_PROBLEM TO WORK ON_
From the line that includes "What is the distance" to the last line of the data, quote each line precisely; both boundary lines belong in the answer.

Stored data entries
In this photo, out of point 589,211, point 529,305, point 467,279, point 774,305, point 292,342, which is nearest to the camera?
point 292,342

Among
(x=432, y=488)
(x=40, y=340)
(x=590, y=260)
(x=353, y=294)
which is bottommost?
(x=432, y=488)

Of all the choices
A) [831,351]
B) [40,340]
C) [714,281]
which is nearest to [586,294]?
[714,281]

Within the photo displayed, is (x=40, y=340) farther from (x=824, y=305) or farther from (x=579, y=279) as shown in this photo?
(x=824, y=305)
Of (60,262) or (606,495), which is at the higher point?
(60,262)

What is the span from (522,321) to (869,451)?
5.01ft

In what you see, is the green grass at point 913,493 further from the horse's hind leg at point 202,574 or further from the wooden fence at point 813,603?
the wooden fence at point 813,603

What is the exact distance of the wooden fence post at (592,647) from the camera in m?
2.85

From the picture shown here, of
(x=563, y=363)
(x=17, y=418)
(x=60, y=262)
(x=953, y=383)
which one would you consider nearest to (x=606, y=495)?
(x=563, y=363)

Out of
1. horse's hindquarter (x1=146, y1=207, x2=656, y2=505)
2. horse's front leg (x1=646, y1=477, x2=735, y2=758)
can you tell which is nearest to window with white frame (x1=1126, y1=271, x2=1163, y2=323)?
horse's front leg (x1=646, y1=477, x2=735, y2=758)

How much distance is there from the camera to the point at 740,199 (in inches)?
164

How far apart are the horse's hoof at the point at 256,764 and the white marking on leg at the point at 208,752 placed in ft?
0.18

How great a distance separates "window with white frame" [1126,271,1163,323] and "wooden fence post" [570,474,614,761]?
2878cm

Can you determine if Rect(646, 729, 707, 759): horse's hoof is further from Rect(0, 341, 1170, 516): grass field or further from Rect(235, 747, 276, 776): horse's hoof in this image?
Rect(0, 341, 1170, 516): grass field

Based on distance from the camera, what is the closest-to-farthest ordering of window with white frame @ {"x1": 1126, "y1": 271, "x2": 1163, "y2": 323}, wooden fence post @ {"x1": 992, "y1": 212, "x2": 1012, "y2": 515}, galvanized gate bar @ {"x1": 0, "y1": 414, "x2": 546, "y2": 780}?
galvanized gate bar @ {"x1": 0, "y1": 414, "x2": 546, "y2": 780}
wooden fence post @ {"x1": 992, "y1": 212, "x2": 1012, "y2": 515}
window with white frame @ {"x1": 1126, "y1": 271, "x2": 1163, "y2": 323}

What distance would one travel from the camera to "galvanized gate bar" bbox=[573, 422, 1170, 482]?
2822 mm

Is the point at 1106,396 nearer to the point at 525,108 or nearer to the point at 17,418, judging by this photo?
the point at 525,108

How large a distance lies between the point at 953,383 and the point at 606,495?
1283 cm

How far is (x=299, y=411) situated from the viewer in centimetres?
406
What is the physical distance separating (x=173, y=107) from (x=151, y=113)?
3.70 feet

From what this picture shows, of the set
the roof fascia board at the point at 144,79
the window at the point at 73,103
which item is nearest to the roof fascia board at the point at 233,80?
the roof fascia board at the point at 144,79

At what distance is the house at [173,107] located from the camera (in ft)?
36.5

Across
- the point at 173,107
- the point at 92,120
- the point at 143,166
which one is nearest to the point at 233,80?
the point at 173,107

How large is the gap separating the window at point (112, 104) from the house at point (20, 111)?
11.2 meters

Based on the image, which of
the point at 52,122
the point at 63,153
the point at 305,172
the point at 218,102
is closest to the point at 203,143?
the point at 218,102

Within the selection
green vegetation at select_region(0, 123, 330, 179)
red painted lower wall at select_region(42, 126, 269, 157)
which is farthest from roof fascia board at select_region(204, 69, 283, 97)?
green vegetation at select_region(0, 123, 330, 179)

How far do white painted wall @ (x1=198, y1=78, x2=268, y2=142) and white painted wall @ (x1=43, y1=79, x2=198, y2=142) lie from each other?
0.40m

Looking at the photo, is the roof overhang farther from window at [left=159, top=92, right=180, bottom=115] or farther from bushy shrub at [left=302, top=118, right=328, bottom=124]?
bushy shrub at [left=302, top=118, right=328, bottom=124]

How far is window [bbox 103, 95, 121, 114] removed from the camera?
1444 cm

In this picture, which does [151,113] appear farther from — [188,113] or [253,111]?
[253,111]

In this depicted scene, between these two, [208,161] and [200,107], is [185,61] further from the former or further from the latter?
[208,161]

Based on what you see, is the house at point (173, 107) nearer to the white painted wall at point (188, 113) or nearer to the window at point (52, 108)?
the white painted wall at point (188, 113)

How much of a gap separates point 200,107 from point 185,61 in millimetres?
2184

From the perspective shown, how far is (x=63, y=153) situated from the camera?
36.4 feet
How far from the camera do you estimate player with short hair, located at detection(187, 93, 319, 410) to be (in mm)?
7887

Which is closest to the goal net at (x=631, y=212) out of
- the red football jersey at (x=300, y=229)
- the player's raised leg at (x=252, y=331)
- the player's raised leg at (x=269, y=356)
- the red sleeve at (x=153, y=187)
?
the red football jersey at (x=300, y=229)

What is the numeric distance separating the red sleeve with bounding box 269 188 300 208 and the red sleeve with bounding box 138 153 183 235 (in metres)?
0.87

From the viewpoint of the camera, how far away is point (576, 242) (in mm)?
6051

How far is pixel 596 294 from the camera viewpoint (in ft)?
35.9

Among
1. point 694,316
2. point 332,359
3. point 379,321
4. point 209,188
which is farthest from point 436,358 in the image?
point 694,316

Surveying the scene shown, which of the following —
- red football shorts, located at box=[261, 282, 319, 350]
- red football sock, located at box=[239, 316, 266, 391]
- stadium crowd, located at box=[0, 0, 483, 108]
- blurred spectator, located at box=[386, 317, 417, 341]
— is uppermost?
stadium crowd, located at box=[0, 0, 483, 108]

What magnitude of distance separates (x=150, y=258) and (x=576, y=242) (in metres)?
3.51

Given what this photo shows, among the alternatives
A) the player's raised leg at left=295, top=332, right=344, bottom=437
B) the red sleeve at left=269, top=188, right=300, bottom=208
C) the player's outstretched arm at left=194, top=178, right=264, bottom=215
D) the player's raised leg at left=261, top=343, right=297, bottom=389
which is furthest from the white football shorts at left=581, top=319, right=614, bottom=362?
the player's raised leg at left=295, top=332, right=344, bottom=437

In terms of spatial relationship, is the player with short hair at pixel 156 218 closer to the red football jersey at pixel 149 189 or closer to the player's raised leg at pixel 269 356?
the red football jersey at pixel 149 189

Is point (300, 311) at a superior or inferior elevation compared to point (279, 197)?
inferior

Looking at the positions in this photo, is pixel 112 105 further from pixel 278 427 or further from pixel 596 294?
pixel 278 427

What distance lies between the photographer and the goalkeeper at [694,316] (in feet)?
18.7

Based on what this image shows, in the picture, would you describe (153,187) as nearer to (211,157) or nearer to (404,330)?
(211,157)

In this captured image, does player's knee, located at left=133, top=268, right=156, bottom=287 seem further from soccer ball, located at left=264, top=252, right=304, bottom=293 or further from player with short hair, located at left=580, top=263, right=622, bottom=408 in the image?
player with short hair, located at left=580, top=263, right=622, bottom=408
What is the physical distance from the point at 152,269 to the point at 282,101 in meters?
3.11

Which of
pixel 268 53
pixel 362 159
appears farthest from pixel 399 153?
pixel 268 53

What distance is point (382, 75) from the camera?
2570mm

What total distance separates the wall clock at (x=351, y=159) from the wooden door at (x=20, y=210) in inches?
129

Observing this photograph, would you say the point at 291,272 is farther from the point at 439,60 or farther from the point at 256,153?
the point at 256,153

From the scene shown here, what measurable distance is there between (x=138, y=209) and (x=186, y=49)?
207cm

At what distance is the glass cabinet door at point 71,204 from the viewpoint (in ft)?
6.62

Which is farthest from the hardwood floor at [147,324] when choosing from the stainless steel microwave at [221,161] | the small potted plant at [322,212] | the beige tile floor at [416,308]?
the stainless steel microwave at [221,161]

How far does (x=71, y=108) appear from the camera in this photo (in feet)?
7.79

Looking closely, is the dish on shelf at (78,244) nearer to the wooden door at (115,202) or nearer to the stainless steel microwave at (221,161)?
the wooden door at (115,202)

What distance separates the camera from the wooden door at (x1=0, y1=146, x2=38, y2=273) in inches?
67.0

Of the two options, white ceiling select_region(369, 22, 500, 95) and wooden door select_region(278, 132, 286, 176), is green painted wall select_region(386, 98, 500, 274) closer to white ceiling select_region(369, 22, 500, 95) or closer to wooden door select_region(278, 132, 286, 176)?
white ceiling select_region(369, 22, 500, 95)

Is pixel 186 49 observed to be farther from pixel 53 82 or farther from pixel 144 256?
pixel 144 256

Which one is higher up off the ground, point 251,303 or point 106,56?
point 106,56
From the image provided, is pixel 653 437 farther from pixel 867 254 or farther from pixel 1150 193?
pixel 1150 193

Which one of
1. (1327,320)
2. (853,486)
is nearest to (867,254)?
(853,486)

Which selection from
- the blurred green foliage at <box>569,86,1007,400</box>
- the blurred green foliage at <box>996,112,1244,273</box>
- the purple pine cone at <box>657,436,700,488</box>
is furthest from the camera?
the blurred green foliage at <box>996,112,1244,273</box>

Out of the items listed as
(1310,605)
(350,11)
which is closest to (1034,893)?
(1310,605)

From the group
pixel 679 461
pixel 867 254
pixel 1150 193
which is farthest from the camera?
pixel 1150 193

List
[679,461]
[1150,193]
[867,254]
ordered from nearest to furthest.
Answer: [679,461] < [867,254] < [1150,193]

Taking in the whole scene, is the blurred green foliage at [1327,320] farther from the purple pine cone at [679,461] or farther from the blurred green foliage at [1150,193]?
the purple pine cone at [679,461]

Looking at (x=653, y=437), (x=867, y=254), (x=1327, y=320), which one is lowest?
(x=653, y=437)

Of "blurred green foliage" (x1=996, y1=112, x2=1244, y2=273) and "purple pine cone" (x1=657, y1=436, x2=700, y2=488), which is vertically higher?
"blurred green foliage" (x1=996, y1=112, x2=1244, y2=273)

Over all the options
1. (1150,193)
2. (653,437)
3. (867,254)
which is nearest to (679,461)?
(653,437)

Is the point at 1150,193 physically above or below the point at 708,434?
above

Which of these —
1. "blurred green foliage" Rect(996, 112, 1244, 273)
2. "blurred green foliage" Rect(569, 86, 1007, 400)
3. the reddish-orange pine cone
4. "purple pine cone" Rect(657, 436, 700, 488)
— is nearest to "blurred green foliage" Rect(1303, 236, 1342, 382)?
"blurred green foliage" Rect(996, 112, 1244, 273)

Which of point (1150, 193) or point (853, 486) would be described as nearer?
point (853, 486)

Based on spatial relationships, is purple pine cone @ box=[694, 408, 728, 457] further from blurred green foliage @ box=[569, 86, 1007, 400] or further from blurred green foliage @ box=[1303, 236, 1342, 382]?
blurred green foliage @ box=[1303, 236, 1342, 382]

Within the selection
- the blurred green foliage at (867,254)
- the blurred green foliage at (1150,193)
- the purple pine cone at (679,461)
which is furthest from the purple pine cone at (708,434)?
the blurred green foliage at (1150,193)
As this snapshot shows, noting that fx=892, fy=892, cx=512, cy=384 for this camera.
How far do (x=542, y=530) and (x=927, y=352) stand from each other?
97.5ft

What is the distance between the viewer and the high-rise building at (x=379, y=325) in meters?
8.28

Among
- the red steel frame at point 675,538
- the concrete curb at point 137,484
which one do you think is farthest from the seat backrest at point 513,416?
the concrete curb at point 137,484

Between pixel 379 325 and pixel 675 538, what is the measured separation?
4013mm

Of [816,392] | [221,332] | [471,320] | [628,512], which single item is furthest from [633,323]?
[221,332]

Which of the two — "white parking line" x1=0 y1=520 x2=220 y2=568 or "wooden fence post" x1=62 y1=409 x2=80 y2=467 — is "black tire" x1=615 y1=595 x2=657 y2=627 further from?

_COMPLETE OUTPUT_
What is the distance between the viewer and the high-rise building at (x=379, y=325) in meters?
8.28

Among
- the red steel frame at point 675,538
- the concrete curb at point 137,484
which one do you think is farthest from the seat backrest at point 513,416?
the concrete curb at point 137,484

Between pixel 379 325 and pixel 675 538, what is the measured separation?
4013mm

Of [816,392] | [221,332] | [471,320] | [628,512], which single item is furthest from [633,323]?
[221,332]

Which of the two — "white parking line" x1=0 y1=520 x2=220 y2=568 or "wooden fence post" x1=62 y1=409 x2=80 y2=467 — is "black tire" x1=615 y1=595 x2=657 y2=627 further from?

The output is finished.